Deep neural networks have gained increased attention in machine learning, but they are limited by the fact that many such regression and classification models do not capture prediction uncertainty. Though this might be acceptable for certain non-critical applications, it is not so for oil and gas industry applications where business and economic consequences of wrong or even sub-optimal decision is quite high. In this work I discuss the application of deep neural networks as a framework for approximate Bayesian inference in oilfield reservoir simulation study. Surrogate models with different neural network architecture are proposed to speed up compute- and labor-intensive simulation workflow. Regularization tools such as dropout and batch normalization, variational autoencoder for regression, and probabilistic distribution layers are used to quantify prediction uncertainty. Monte-Carlo dropout approach is further applied to estimate uncertainty given by standard deviation values for the predictions. Probabilistic distribution layers are used to compare its efficacy in capturing the model prediction uncertainty with respect to deterministic neural layers. Deep ensemble approach is also used to train multiple surrogates which capture uncertainty.

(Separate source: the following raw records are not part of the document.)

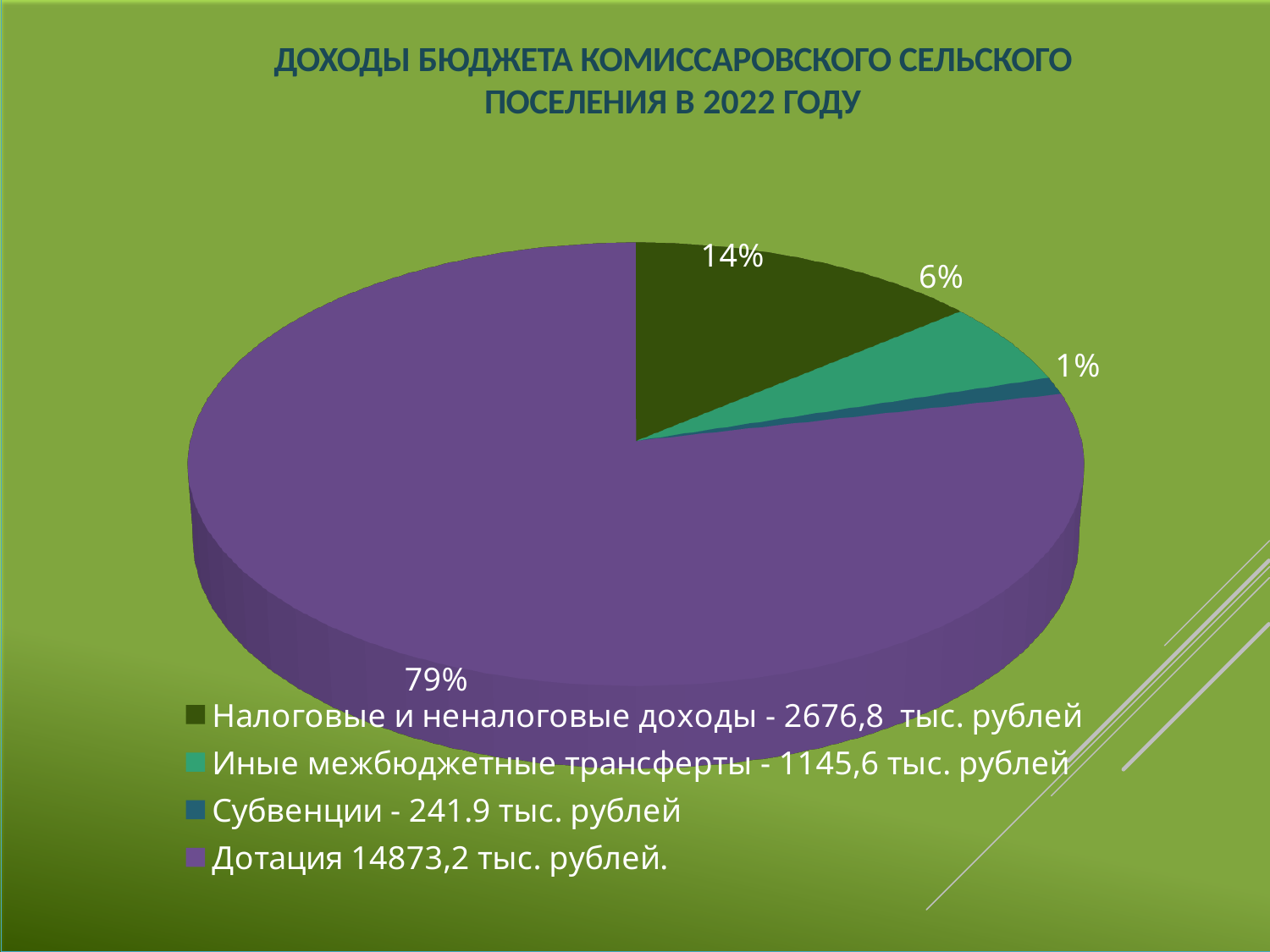
Which category has the largest slice of the pie? Дотация Which category has the smallest slice of the pie? Субвенции What share of the pie is labelled for Субвенции? 1% What share of the pie is labelled for Иные межбюджетные трансферты? 6% What share of the pie is labelled for Налоговые и неналоговые доходы? 14% How many entries does the legend list? 4 What kind of chart is shown on the slide? Pie chart How many slices does the pie chart have? 4 Which slice is larger: Иные межбюджетные трансферты or Субвенции? Иные межбюджетные трансферты What amount in тыс. рублей does the legend give for Субвенции? 241.9 тыс. рублей What is the difference in percentage points between the Дотация slice and the Налоговые и неналоговые доходы slice? 65 percentage points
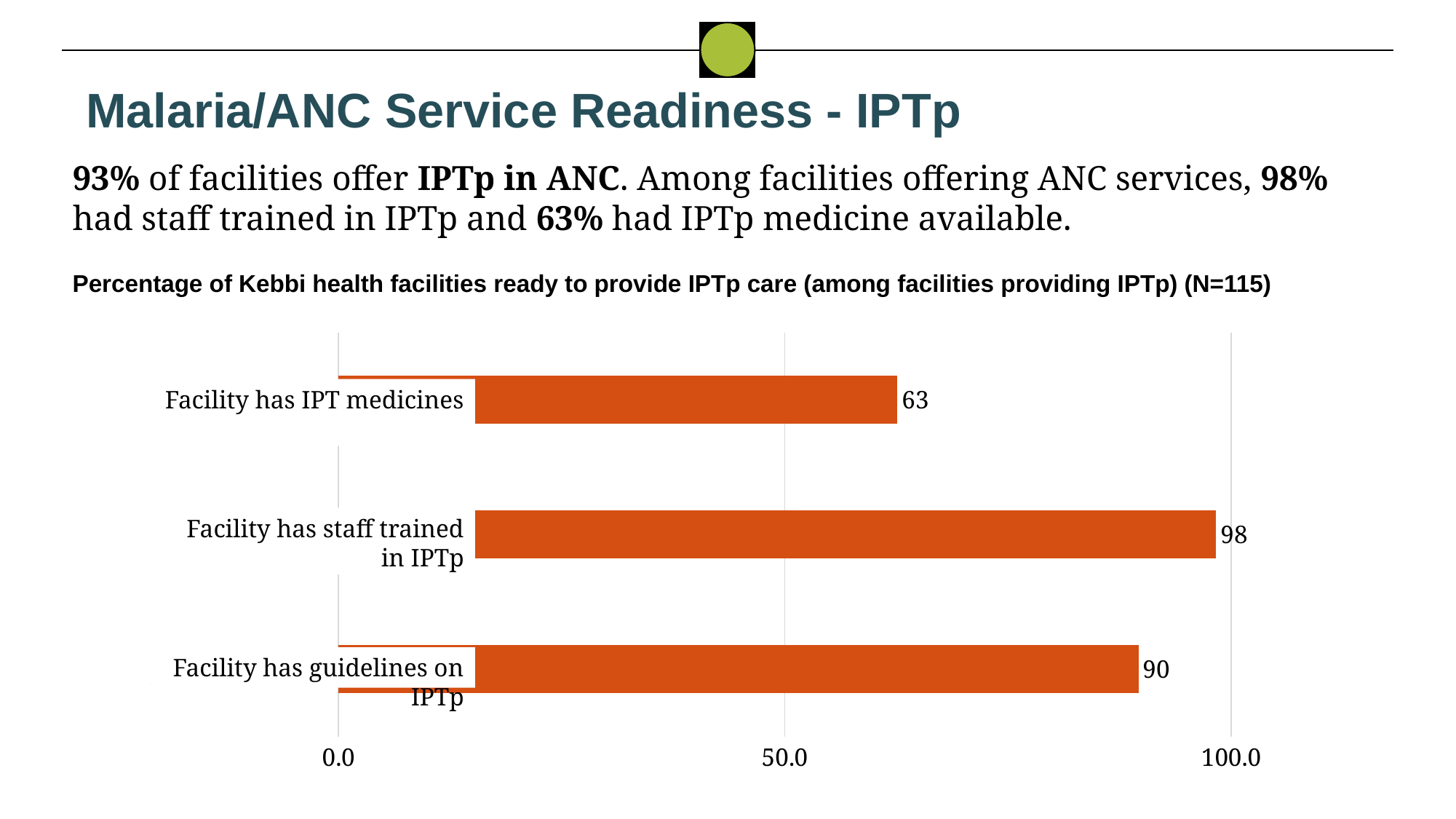
What kind of chart is shown on the slide? bar chart Is the value for 'Facility has IPT medicines' greater or less than 50.0? greater What is the difference between the values for 'Facility has staff trained in IPTp' and 'Facility has IPT medicines'? 35 What is the value for 'Facility has staff trained in IPTp'? 98 What is the title of the chart? Percentage of Kebbi health facilities ready to provide IPTp care (among facilities providing IPTp) (N=115) What is the value for 'Facility has guidelines on IPTp'? 90 Which category has the lowest value? Facility has IPT medicines What is the difference between the values for 'Facility has guidelines on IPTp' and 'Facility has IPT medicines'? 27 How many categories are shown in the chart? 3 What is the value for 'Facility has IPT medicines'? 63 Which category has the highest value? Facility has staff trained in IPTp Which is larger: the value for 'Facility has guidelines on IPTp' or 'Facility has staff trained in IPTp'? Facility has staff trained in IPTp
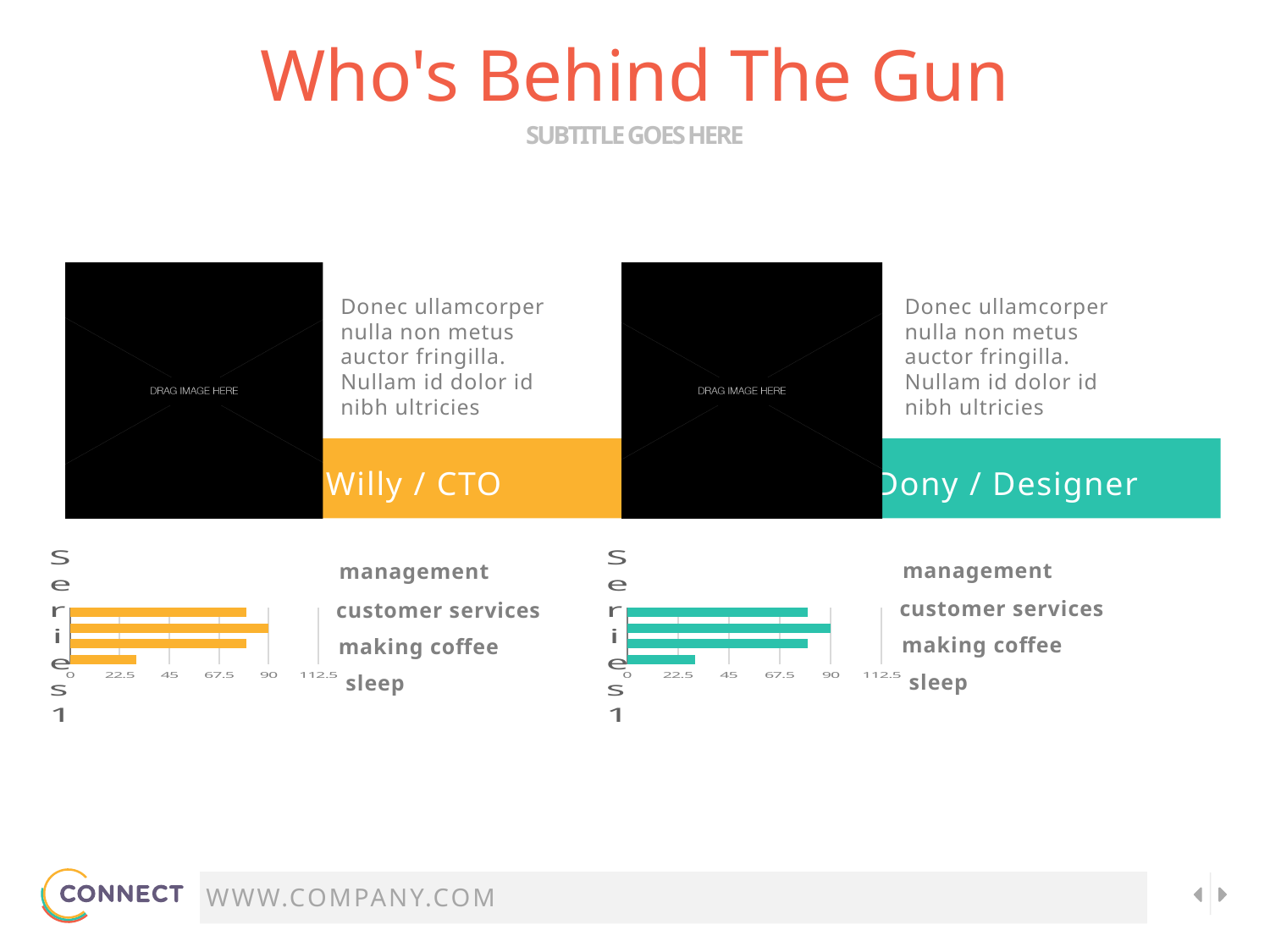
In the chart under Willy / CTO, is the value of the bottom bar greater or less than 45? less What kind of chart is shown under Willy / CTO? bar chart How many bars does the chart under Dony / Designer have? 4 What is the highest tick value shown on the x axis of the chart under Willy / CTO? 112.5 In the chart under Dony / Designer, is the value of the bottom bar greater or less than 45? less In the chart under Dony / Designer, is the value of the top bar greater or less than 67.5? greater In the chart under Willy / CTO, which is larger, the top bar or the bottom bar? the top bar In the chart under Willy / CTO, which bar is the shortest? the bottom bar What colour are the bars in the chart under Dony / Designer? teal In the chart under Dony / Designer, which bar is the longest? the second bar from the top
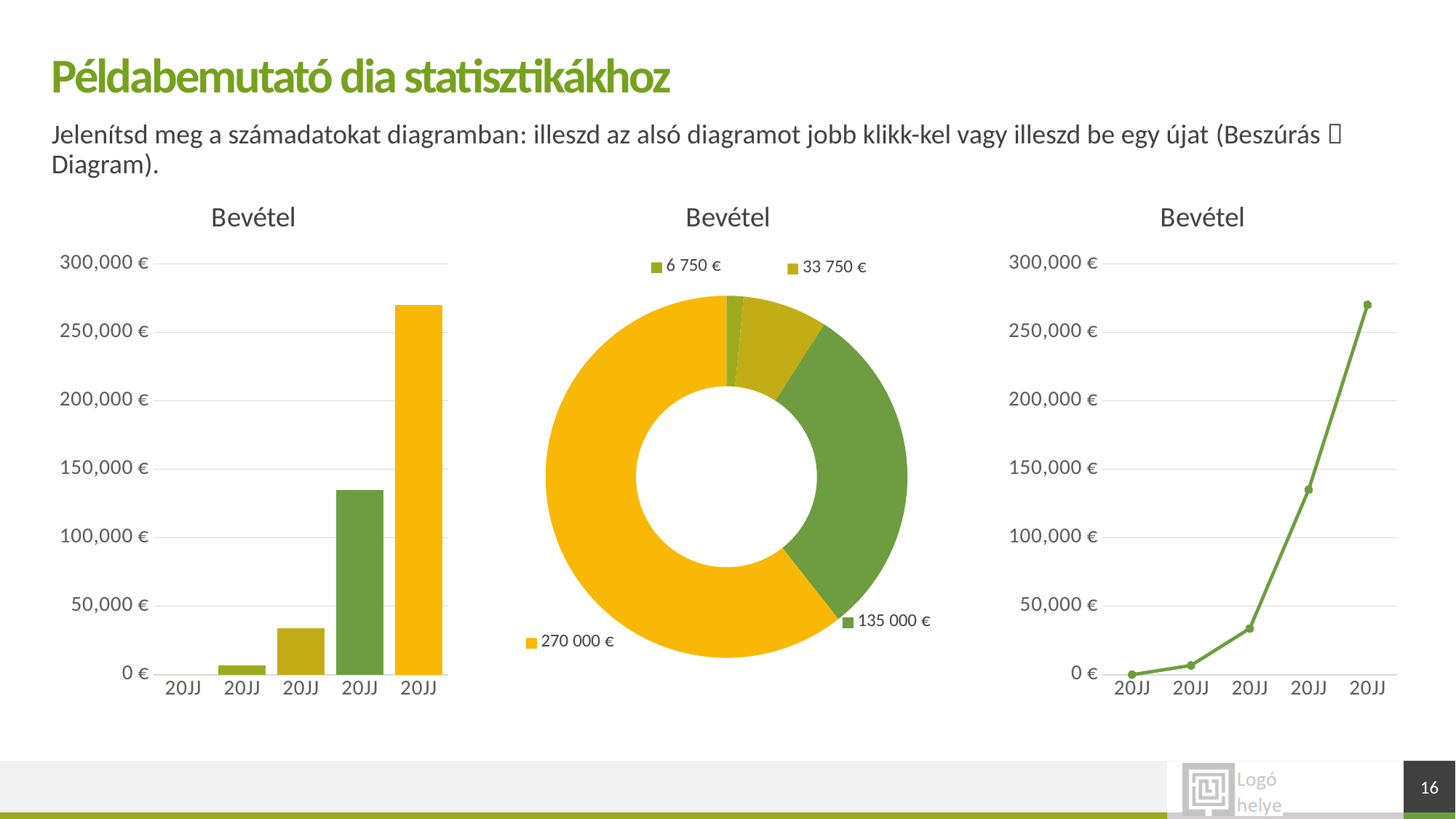
What title is shown above each of the three charts? Bevétel What kind of chart is the chart in the middle of the slide? doughnut chart In the line chart on the right, do the values rise or fall from left to right along the x axis? rise In the doughnut chart in the middle, what is the difference between the 270 000 € slice and the 135 000 € slice? 135 000 € What kind of chart is the chart on the right of the slide? line chart In the bar chart on the left, how many bars are plotted? 5 In the bar chart on the left, is the value of the fourth bar from the left greater or less than 150,000 €? less In the doughnut chart in the middle, what is the value of the largest slice? 270 000 € In the bar chart on the left, is the value of the rightmost bar greater or less than 250,000 €? greater In the doughnut chart in the middle, what is the value of the smallest slice? 6 750 € In the doughnut chart in the middle, how many slices are there? 4 What kind of chart is the chart on the left of the slide? bar chart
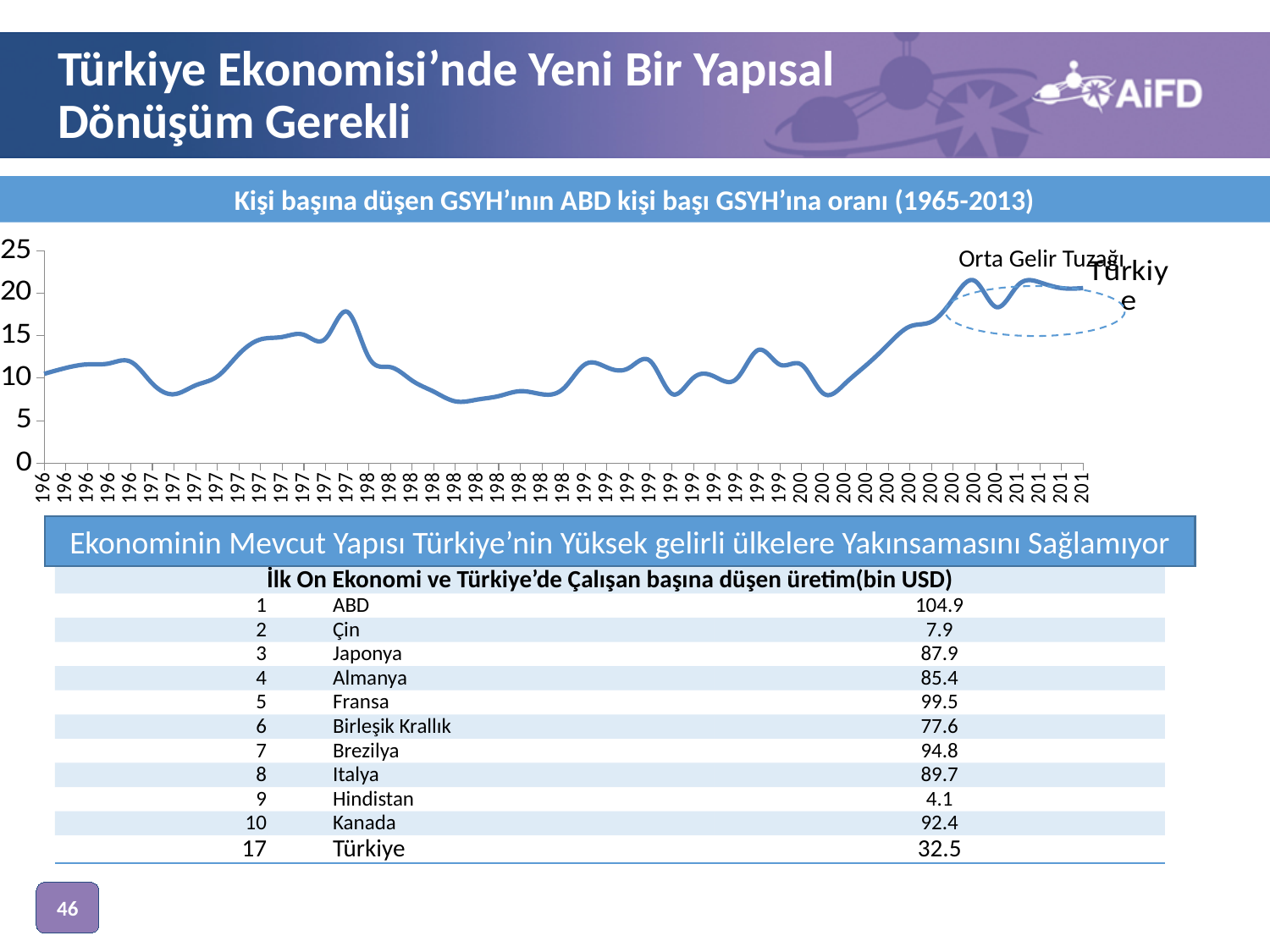
What is the maximum value shown on the chart's y axis? 25 Is the lowest point of the line greater or less than 10? less Which country does the line in the chart represent? Türkiye What is the title of the chart on the slide? Kişi başına düşen GSYH'ının ABD kişi başı GSYH'ına oranı (1965-2013) Is the value at the left end of the line (1965) greater or less than 15? less Is the value at the right end of the line (2013) greater or less than 15? greater Is the value at the right end of the line higher or lower than the value at the left end? higher Overall, does the line rise or fall from the left end to the right end of the x axis? rises What kind of chart is shown on the slide? line chart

Among different models tested, VAE based regression model with multivariate-normal latent features works best for prediction uncertainty assessment. Compute time required by surrogate model for prediction is a small fraction of that for full-physics reservoir simulator. Prediction uncertainty information can be used in various simulation workflows to decide when to use surrogate model and when to further explore the solution space using reservoir simulator, thus reducing total computational cost.